Compared with controls, PVHD patients had significantly lower StO2 and higher OEF. These changes suggest reduced oxygen delivery, although it is not clear why treatment-related improvements were not detected considering the agreement between post-VT CBF and mean CBF from controls (16.9 vs. 16.5 ml/100 g/min, respectively). A limitation is that StO2 and OEF were only measured at single times, and it is conceivable that extending the monitoring could have detected further oxygenation changes. Alternately, StO2 may still be underestimated in the PHVD group because of uncertainty in US measurements of the CMT, although these were made as close as possible to the NIRS probes to minimize errors. It is also possible that the slab solution to the diffusion approximation did not adequately model light propagation through the head. This solution assumes planar geometry and factors such as the curvature of the head and variations in CMT may lead to errors. Monte Carlo simulations incorporating segmented head models could be used to address these issues (25). Interestingly, it was also found that the parameter α was greater in PHVD patients, suggesting that compression of the cortical mantle altered the tissue scattering properties.

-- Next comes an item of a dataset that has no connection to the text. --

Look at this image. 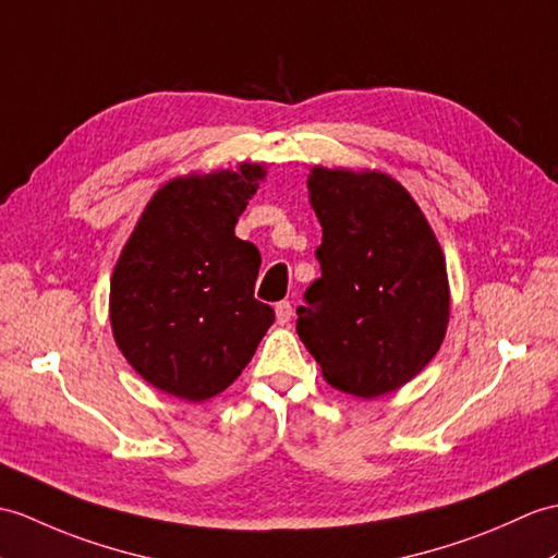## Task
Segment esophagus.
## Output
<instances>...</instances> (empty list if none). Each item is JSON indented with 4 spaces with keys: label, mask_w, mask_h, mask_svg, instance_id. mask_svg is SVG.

This study presents a hyperspectral NIRS method of measuring CBF and CMRO2 in PHVD patients. Using a patient-specific analysis approach that incorporated US measurements of CMT, the NIRS results indicated that VT improved CBF but had no effect on CMRO2, likely reflecting a compensatory increase in oxygen extraction. Compared with controls, PHVD was associated with significantly lower StO2 and elevated OEF, which are indications of possible restricted oxygen delivery. These results suggest that NIRS could play a useful role in determining the impact of PHVD on patient health. Continuous monitoring achievable by incorporating diffuse correlation spectroscopy (15, 40) would be beneficial to investigate longer-term perfusion and metabolic changes leading up to and following clinical interventions.